A new research fromWood Mackenzie has revealed that the oil majors invested $169 billion in exploration during the 2015-2016 period.
With the amount spent on exploration dropping by half in 2015 versus 2014, Wood Mackenzie’s report shows that the majors are also adjusting to the new economics of exploration, with industry facing a leaner but potentially more profitable future
The firm predicted that the oil and gas industry is poised to emerge from the slump leaner, more efficient and more profitable.
According to Wood Mackenzie’s new report “Exploration Benchmarking – Majors 2006-2015,” the majors invested $169 billion in exploration during the period analysed, adding a total of 72 billion barrels of oil equivalent (boe) to their resource base.
Of this, 25 billion boe comes from unconventional plays, while resource discovery costs for the period averaged $1.78/boe. The report also showed that returns over the period were not optimal, with returns of just six per cent, versus an industry average of 10 per cent.
Wood Mackenzie, however, noted that the majors moved quickly in 2015 to improve weak exploration returns.
The report said:“Steep cuts in exploration spending for the year have forced high-grading, which has led to enhanced prospect quality. Unconventionals are becoming increasingly important, attracting 15 per cent of the majors’ exploration spend and outperforming returns from conventional exploration since 2013.”

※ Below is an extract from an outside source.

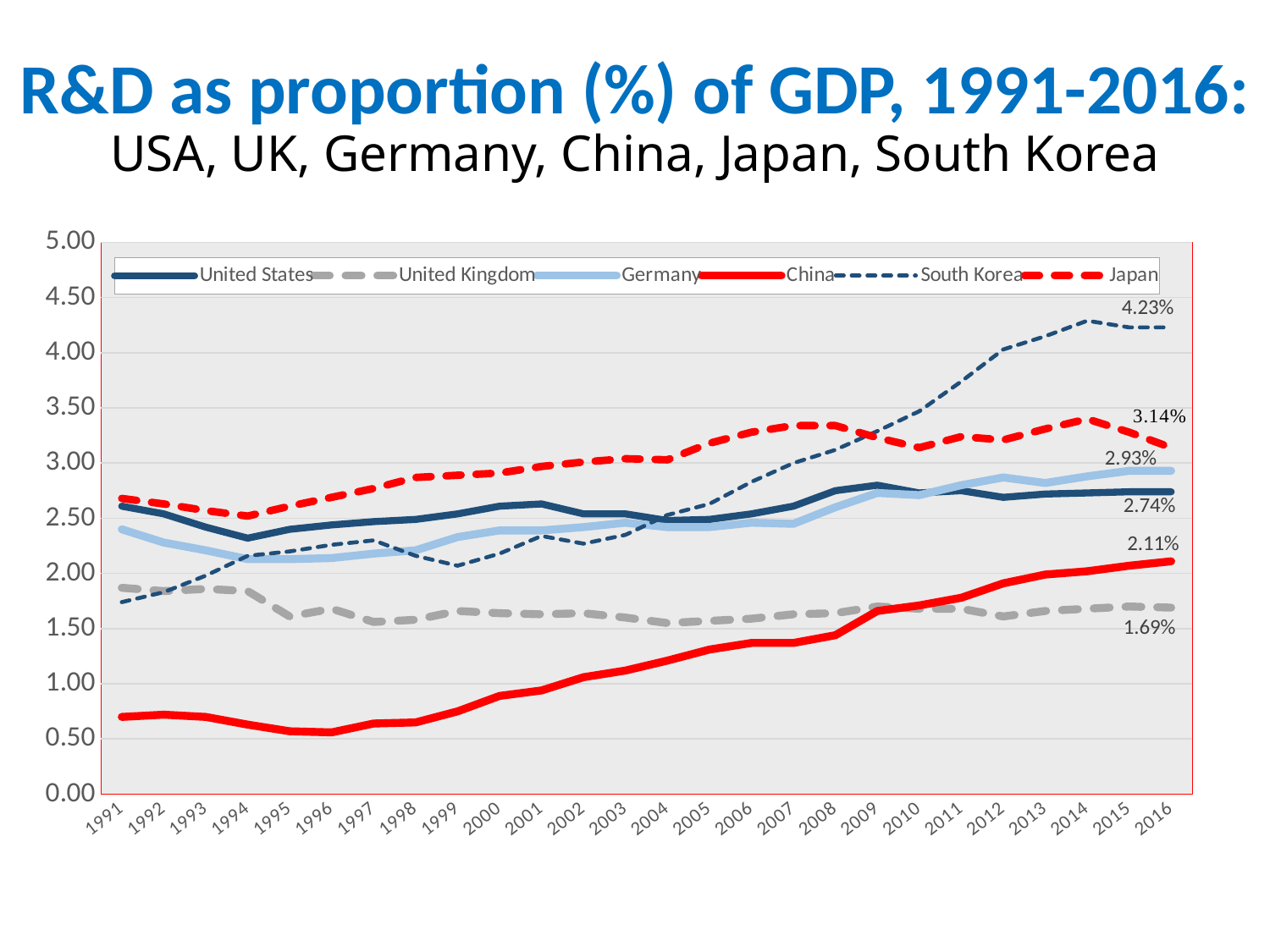
What is the value for Japan in 2016? 3.14% Which country has the lowest R&D as proportion of GDP in 2016? United Kingdom Which country has the highest R&D as proportion of GDP in 2016? South Korea What is the value for Germany in 2016? 2.93% What is the difference between South Korea's and Japan's values in 2016? 1.09% What is the value for South Korea in 2016? 4.23% Does China's R&D as proportion of GDP rise or fall from 1996 to 2016? rise What type of chart is shown on the slide? line chart How many series does the legend list? 6 What is the value for China in 2016? 2.11% What is the value for the United Kingdom in 2016? 1.69% Is the value for China in 1991 greater or less than 1.00? less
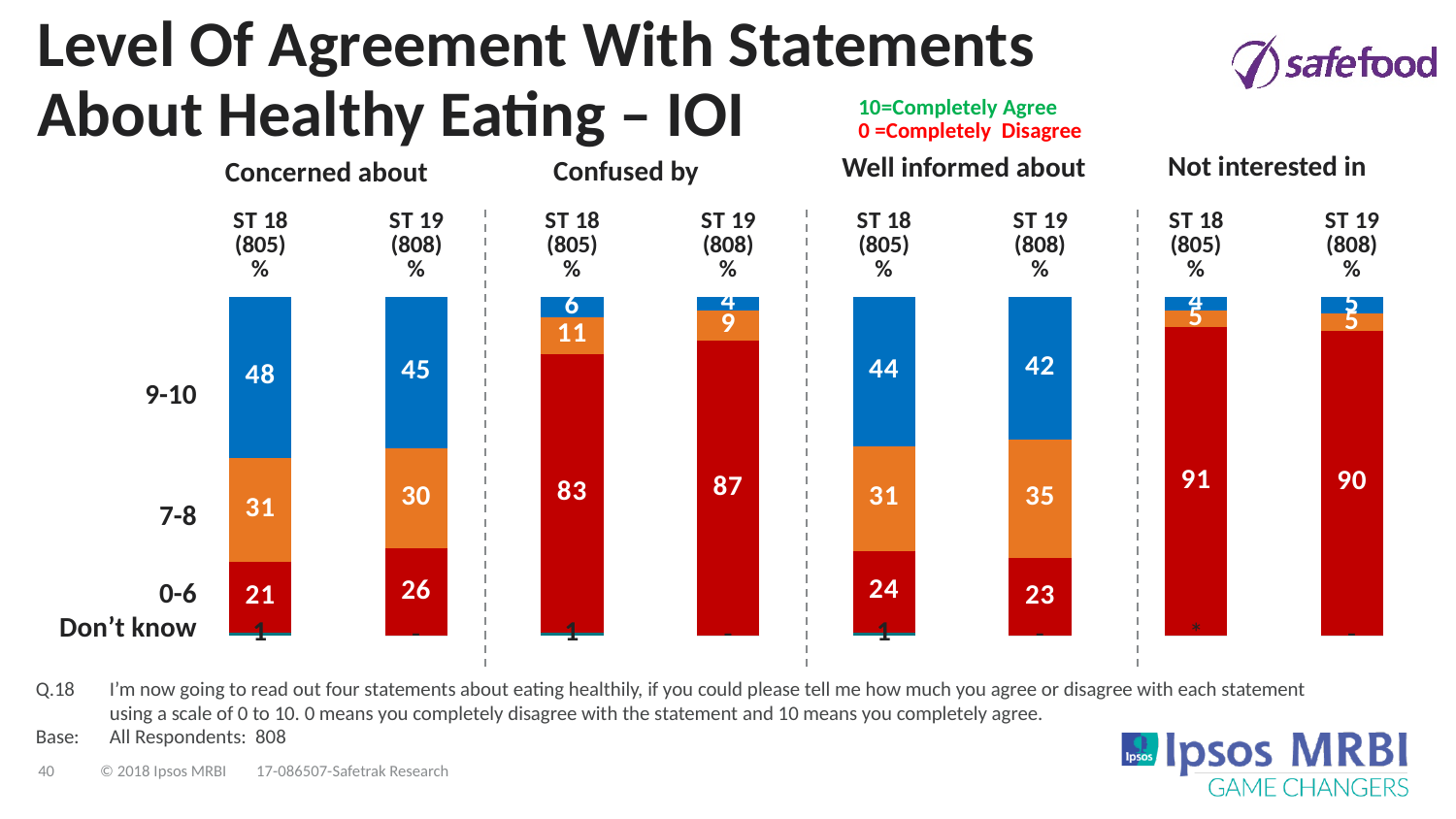
In the 'Concerned about' chart, what is the 9-10 value for ST 18? 48 What type of chart is used on this slide? Stacked bar chart In the 'Not interested in' chart, what is the 0-6 value for ST 18? 91 In the 'Confused by' chart, what is the 7-8 value for ST 18? 11 In the 'Confused by' chart, what is the 0-6 value for ST 19? 87 In the 'Confused by' chart, which bar has the larger 0-6 value, ST 18 or ST 19? ST 19 In the 'Concerned about' chart, what is the 0-6 value for ST 19? 26 How many statement charts are shown on the slide? 4 In the 'Concerned about' chart, which segment of the ST 19 bar is the largest? 9-10 In the 'Not interested in' chart, which segment of the ST 19 bar is the smallest? Don't know In the 'Well informed about' chart, what is the difference between the 9-10 values for ST 18 and ST 19? 2 In the 'Well informed about' chart, what is the 7-8 value for ST 19? 35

“Good conventional exploration volumes, together with large adds from unconventionals saw the majors add resources well ahead of the volumes they produced every year from 2011. Resource discovery costs also fell, with the lowest costs recorded in 2015,” the report added.
Commenting on the report, the Vice President of exploration research at Wood Mackenzie, Dr. Andrew Latham said “our research shows that a number of things needed to, and are, changing.”
He explained that one positive side effect of the downturn is that the majors have changed the way they approach exploration, leading to improved returns, even at lower prices.